Temperature screening should be considered just one layer in a “pyramid of prevention,” she said.
“It’s not a replacement for the other means that we have in place, such as social distancing, masking in public spaces, adequate ventilation, adequate environmental cleaning … all those things combined.”
Can a business refuse to serve me if my temperature is considered ‘too high?’
Although temperature screening may not accurately detect COVID-19, it’s still within the rights of a business to deny you service on the grounds of a high temperature.
This is because employers and employees have the right to a safe working environment.
“You can’t be denied entry on grounds of race or religion … because that’s discrimination, but if your temperature is above some arbitrary scale, then you can be denied entry,” said Bernard Dickens, professor emeritus of health law and policy in the faculty of law, faculty of medicine and Joint Centre for Bioethics at the University of Toronto.
“It’s a security ground … to protect the staff who work in the facility. They have a right to a safe working environment, and the store is responsible for the safety of its employees.”
Basically, any business can make conditions for who they serve — as long as they don’t discriminate [and they’re not] in violation of the human rights code.

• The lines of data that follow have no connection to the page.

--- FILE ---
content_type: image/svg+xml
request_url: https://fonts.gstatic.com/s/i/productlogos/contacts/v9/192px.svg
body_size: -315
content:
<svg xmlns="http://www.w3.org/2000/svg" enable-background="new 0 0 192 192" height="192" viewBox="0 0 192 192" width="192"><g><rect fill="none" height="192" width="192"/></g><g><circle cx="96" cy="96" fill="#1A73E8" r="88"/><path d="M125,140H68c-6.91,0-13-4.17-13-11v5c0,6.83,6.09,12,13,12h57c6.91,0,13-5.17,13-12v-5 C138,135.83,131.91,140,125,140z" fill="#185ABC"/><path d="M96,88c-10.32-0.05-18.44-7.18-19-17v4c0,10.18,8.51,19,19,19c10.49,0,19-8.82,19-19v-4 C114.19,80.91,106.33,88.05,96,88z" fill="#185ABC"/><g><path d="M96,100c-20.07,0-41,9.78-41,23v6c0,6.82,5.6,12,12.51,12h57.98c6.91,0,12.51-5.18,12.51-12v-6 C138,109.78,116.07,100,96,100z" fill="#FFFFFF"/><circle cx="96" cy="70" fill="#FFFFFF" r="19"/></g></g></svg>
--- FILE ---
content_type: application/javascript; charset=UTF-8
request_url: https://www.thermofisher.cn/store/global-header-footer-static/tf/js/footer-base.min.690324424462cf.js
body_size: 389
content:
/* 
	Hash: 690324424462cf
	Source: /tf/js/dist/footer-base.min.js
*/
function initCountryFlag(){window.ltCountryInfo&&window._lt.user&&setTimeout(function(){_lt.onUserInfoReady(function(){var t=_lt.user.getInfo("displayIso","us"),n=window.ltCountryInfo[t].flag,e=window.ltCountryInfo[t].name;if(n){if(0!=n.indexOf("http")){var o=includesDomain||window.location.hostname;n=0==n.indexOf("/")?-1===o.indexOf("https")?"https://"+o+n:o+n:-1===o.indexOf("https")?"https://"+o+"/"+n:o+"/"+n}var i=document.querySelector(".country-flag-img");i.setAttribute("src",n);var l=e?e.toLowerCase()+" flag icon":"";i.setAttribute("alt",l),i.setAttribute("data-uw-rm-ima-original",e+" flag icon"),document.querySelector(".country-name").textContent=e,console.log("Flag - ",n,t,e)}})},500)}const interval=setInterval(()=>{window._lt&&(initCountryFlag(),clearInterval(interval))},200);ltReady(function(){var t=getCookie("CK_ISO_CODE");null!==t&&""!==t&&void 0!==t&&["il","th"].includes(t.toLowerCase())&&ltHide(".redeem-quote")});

For this reason, you can refuse to take a temperature test, but the store can refuse your entry upon doing so.
“You have no right to go into the store … because the store can set reasonable conditions [for protection],” Dickens said.
Questions about COVID-19? Here are some things you need to know:
Symptoms can include fever, cough and difficulty breathing — very similar to a cold or flu. Some people can develop a more severe illness. People most at risk of this include older adults and people with severe chronic medical conditions like heart, lung or kidney disease. If you develop symptoms, contact public health authorities.
To prevent the virus from spreading, experts recommend frequent handwashing and coughing into your sleeve. They also recommend minimizing contact with others, staying home as much as possible and maintaining a distance of two metres from other people if you go out.
In situations where you can’t keep a safe distance from others, public health officials recommend the use of a non-medical face mask or covering to prevent spreading the respiratory droplets that can carry the virus.